[Extracted information]
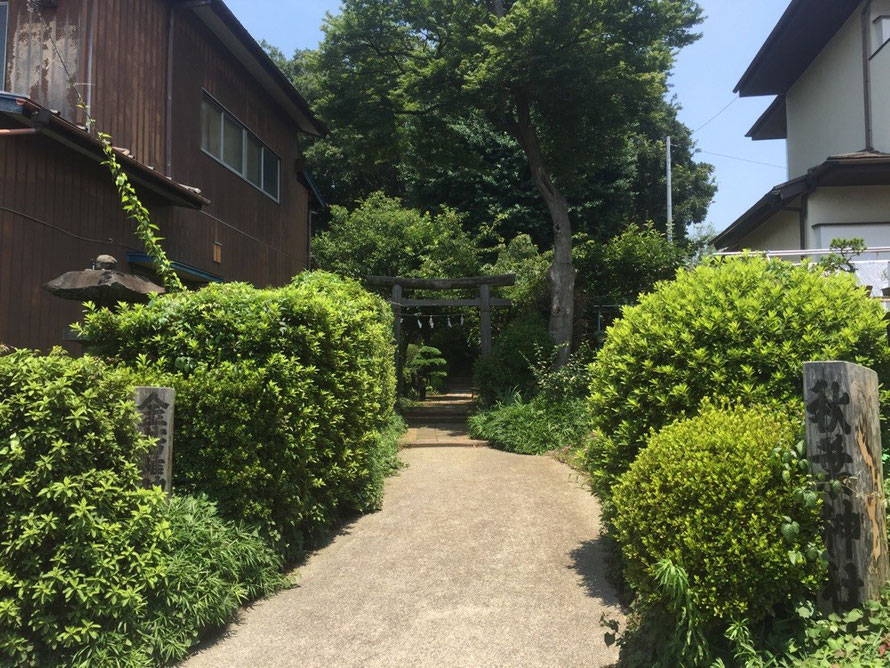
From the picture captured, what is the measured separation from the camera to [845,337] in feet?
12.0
...
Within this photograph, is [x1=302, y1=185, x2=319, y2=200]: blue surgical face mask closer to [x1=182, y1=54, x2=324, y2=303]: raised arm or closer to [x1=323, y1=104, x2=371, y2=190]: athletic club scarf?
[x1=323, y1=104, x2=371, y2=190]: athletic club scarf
==
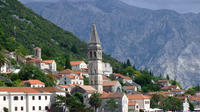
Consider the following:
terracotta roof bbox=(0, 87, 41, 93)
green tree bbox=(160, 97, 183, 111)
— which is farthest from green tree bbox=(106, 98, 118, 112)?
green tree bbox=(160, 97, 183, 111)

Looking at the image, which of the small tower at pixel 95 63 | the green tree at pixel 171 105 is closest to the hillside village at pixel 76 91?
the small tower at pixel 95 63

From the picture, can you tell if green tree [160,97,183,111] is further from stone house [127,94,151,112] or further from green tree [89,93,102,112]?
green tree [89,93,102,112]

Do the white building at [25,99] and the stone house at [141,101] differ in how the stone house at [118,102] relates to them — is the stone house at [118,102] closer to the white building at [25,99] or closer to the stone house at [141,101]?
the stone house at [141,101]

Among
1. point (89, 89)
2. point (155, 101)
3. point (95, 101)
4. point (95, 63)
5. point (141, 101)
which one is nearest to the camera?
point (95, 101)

[Stated goal] List every line of the records above that contains the word "athletic", copying each such line in full.

[Response for this exercise]
Within this photograph, is [x1=302, y1=185, x2=319, y2=200]: blue surgical face mask closer to [x1=182, y1=54, x2=324, y2=303]: raised arm or closer to [x1=323, y1=104, x2=371, y2=190]: athletic club scarf?
[x1=323, y1=104, x2=371, y2=190]: athletic club scarf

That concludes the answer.